Stored data entries:
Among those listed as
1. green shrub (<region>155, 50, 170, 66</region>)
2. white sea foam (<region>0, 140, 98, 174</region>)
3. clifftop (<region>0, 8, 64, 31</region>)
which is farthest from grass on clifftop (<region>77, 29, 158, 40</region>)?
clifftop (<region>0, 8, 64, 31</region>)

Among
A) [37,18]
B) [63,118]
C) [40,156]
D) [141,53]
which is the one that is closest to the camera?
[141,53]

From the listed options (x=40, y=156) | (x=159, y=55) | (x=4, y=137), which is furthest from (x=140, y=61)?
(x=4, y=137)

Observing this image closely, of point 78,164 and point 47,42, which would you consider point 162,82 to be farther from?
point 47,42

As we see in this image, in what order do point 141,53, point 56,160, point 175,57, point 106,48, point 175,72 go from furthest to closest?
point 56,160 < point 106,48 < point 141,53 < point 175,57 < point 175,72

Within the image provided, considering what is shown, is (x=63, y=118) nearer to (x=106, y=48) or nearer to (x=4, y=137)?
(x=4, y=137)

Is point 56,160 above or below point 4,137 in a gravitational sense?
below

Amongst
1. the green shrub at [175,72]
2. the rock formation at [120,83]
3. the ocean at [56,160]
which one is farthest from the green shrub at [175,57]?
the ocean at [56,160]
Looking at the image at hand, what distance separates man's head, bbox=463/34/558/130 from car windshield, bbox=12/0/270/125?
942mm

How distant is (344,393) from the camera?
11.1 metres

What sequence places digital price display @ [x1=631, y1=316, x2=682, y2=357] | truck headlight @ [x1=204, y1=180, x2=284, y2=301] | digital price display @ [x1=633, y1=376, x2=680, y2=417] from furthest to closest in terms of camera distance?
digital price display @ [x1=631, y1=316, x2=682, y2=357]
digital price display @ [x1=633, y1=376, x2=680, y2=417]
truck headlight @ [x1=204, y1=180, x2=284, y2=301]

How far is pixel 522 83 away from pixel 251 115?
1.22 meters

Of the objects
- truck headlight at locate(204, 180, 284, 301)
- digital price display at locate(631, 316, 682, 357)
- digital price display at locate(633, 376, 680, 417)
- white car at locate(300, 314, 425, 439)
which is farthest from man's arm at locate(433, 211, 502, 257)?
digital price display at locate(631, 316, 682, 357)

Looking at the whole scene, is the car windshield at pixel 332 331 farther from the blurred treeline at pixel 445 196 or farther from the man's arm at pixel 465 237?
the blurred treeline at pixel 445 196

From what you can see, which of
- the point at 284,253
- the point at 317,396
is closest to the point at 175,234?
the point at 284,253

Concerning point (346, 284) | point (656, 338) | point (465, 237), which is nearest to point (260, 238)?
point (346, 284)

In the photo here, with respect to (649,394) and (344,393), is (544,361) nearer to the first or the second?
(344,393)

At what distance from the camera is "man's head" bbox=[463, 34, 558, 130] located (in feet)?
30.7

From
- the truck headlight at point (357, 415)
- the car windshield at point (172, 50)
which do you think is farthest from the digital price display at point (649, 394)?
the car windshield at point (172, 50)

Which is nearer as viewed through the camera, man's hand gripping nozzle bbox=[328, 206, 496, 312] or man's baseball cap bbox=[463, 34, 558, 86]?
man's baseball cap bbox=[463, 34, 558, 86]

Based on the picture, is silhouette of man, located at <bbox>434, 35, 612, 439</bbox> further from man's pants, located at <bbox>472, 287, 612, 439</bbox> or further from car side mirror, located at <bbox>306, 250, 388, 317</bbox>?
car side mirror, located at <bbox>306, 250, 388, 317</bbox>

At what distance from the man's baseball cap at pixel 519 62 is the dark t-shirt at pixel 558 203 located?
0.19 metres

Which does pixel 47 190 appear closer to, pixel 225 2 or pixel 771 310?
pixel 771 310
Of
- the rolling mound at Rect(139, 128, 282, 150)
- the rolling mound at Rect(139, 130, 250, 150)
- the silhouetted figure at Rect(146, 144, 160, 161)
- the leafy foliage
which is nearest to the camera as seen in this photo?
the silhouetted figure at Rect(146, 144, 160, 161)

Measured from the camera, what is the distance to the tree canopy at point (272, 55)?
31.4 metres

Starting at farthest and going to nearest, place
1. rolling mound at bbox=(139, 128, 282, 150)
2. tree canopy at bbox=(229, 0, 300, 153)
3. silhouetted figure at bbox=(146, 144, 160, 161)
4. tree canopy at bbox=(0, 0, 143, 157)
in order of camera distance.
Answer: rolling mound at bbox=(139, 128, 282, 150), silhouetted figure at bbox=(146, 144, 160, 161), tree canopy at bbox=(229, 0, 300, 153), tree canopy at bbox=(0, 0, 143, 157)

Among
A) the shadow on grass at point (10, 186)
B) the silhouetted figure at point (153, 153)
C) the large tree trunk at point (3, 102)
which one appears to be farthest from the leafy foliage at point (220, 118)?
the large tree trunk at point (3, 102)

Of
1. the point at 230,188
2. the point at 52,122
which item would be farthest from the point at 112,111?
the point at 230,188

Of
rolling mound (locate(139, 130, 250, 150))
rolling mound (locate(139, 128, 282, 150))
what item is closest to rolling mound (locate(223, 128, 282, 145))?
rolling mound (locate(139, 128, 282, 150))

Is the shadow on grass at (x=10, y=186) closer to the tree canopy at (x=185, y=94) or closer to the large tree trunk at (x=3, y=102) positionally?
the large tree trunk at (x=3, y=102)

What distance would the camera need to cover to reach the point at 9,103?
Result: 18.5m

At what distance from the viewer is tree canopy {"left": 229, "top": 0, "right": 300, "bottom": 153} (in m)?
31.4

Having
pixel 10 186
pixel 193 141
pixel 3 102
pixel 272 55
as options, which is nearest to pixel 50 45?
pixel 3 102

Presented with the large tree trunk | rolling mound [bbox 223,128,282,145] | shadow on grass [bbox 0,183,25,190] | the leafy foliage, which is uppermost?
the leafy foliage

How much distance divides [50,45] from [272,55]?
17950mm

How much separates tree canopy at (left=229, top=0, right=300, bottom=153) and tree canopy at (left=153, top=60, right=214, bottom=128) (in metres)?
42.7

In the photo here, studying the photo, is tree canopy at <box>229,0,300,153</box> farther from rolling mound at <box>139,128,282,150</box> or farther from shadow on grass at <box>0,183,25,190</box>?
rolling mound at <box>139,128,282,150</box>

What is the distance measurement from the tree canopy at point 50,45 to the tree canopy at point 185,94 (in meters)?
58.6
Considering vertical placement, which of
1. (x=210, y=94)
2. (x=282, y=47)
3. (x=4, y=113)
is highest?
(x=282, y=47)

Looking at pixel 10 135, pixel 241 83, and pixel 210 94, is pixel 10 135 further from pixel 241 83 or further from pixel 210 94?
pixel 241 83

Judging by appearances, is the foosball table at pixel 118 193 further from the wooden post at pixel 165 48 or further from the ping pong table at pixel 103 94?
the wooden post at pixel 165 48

What the task requires:
Edit the stored data entries so that "foosball table" becomes "air hockey table", leaving every other part of the lines untouched.

Response below:
Among those listed as
1. green shrub (<region>155, 50, 170, 66</region>)
2. white sea foam (<region>0, 140, 98, 174</region>)
3. clifftop (<region>0, 8, 64, 31</region>)
which is farthest from grass on clifftop (<region>77, 29, 158, 40</region>)?
clifftop (<region>0, 8, 64, 31</region>)

Among
A) [37,18]
B) [63,118]
C) [40,156]
D) [141,53]
which is the one that is closest to the camera?
[141,53]

From the listed options (x=40, y=156) | (x=159, y=55) | (x=4, y=137), which is furthest from (x=140, y=61)?
(x=4, y=137)

Observing this image closely, of point 78,164 and point 47,42, which would you consider point 162,82 to be farther from?
point 47,42

As we see in this image, in what order do point 141,53, point 56,160, point 175,57, point 106,48, point 175,72 go from furthest to closest?
point 56,160 < point 106,48 < point 141,53 < point 175,57 < point 175,72

Within the image provided, considering what is shown, is (x=63, y=118) nearer to (x=106, y=48) or nearer to (x=4, y=137)?
(x=4, y=137)

Is point 56,160 above or below point 4,137 in a gravitational sense?
below

Amongst
1. the green shrub at [175,72]
2. the rock formation at [120,83]
3. the ocean at [56,160]
which one is farthest from the green shrub at [175,57]?
the ocean at [56,160]
Looking at the image at hand, what distance separates man's head, bbox=463/34/558/130 from car windshield, bbox=12/0/270/125?
942mm

How distant is (344,393) from the camera?
11.1 metres

What sequence places digital price display @ [x1=631, y1=316, x2=682, y2=357] | truck headlight @ [x1=204, y1=180, x2=284, y2=301] | digital price display @ [x1=633, y1=376, x2=680, y2=417] from furthest to closest in terms of camera distance?
digital price display @ [x1=631, y1=316, x2=682, y2=357]
digital price display @ [x1=633, y1=376, x2=680, y2=417]
truck headlight @ [x1=204, y1=180, x2=284, y2=301]

How far is pixel 522 83 away from pixel 251 115?
1.22 meters

Of the objects
- truck headlight at locate(204, 180, 284, 301)
- digital price display at locate(631, 316, 682, 357)
- digital price display at locate(633, 376, 680, 417)
- white car at locate(300, 314, 425, 439)
which is farthest from man's arm at locate(433, 211, 502, 257)?
digital price display at locate(631, 316, 682, 357)

Looking at the whole scene, is the car windshield at pixel 332 331 farther from the blurred treeline at pixel 445 196 or farther from the man's arm at pixel 465 237?
the blurred treeline at pixel 445 196

From what you can see, which of
- the point at 284,253
- the point at 317,396
is closest to the point at 175,234?
the point at 284,253

Concerning point (346, 284) | point (656, 338) | point (465, 237), which is nearest to point (260, 238)?
point (346, 284)

In the photo here, with respect to (649,394) and (344,393), is (544,361) nearer to the first or the second?
(344,393)

At what distance from the camera is "man's head" bbox=[463, 34, 558, 130] located (in feet)?
30.7

From
- the truck headlight at point (357, 415)
- the car windshield at point (172, 50)
which do you think is farthest from the digital price display at point (649, 394)?
the car windshield at point (172, 50)

Which is nearer as viewed through the camera, man's hand gripping nozzle bbox=[328, 206, 496, 312] or man's baseball cap bbox=[463, 34, 558, 86]?
man's baseball cap bbox=[463, 34, 558, 86]

Based on the picture, is silhouette of man, located at <bbox>434, 35, 612, 439</bbox> further from man's pants, located at <bbox>472, 287, 612, 439</bbox> or further from car side mirror, located at <bbox>306, 250, 388, 317</bbox>?
car side mirror, located at <bbox>306, 250, 388, 317</bbox>

At what distance from the man's baseball cap at pixel 519 62 is the dark t-shirt at pixel 558 203 located?
0.19 metres

Which does pixel 47 190 appear closer to, pixel 225 2 or pixel 771 310?
pixel 771 310
Of
- the rolling mound at Rect(139, 128, 282, 150)
- the rolling mound at Rect(139, 130, 250, 150)
- the silhouetted figure at Rect(146, 144, 160, 161)
- the leafy foliage
which is nearest to the camera as seen in this photo?
the silhouetted figure at Rect(146, 144, 160, 161)

Measured from the camera, what is the distance to the tree canopy at point (272, 55)?
31.4 metres

Starting at farthest and going to nearest, place
1. rolling mound at bbox=(139, 128, 282, 150)
2. tree canopy at bbox=(229, 0, 300, 153)
3. silhouetted figure at bbox=(146, 144, 160, 161)
4. tree canopy at bbox=(0, 0, 143, 157)
in order of camera distance.
Answer: rolling mound at bbox=(139, 128, 282, 150), silhouetted figure at bbox=(146, 144, 160, 161), tree canopy at bbox=(229, 0, 300, 153), tree canopy at bbox=(0, 0, 143, 157)

Among
A) the shadow on grass at point (10, 186)
B) the silhouetted figure at point (153, 153)
C) the large tree trunk at point (3, 102)
which one appears to be farthest from the leafy foliage at point (220, 118)?
the large tree trunk at point (3, 102)

Of
1. the point at 230,188
2. the point at 52,122
which item would be farthest from the point at 112,111?
the point at 230,188

Of
rolling mound (locate(139, 130, 250, 150))
rolling mound (locate(139, 128, 282, 150))
what item is closest to rolling mound (locate(223, 128, 282, 145))?
rolling mound (locate(139, 128, 282, 150))

Is the shadow on grass at (x=10, y=186) closer to the tree canopy at (x=185, y=94) or closer to the large tree trunk at (x=3, y=102) positionally?
the large tree trunk at (x=3, y=102)

What distance would the camera need to cover to reach the point at 9,103?
Result: 18.5m

At what distance from the viewer is tree canopy {"left": 229, "top": 0, "right": 300, "bottom": 153} (in m)?
31.4

Having
pixel 10 186
pixel 193 141
pixel 3 102
pixel 272 55
as options, which is nearest to pixel 50 45?
pixel 3 102

Presented with the large tree trunk | rolling mound [bbox 223,128,282,145] | shadow on grass [bbox 0,183,25,190] | the leafy foliage, which is uppermost?
the leafy foliage

How much distance divides [50,45] from [272,55]?
17950mm

How much separates tree canopy at (left=229, top=0, right=300, bottom=153) and tree canopy at (left=153, top=60, right=214, bottom=128) (in metres)?
42.7

In the photo here, studying the photo, is tree canopy at <box>229,0,300,153</box> farther from rolling mound at <box>139,128,282,150</box> or farther from shadow on grass at <box>0,183,25,190</box>?
rolling mound at <box>139,128,282,150</box>

What is the distance measurement from the tree canopy at point 50,45 to the tree canopy at point 185,94 (in meters)?
58.6
Considering vertical placement, which of
1. (x=210, y=94)
2. (x=282, y=47)
3. (x=4, y=113)
is highest?
(x=282, y=47)

Looking at pixel 10 135, pixel 241 83, and pixel 210 94, is pixel 10 135 further from pixel 241 83 or further from pixel 210 94?
pixel 241 83

Judging by appearances, is the air hockey table at pixel 118 193 further from the wooden post at pixel 165 48 or further from the ping pong table at pixel 103 94?
the wooden post at pixel 165 48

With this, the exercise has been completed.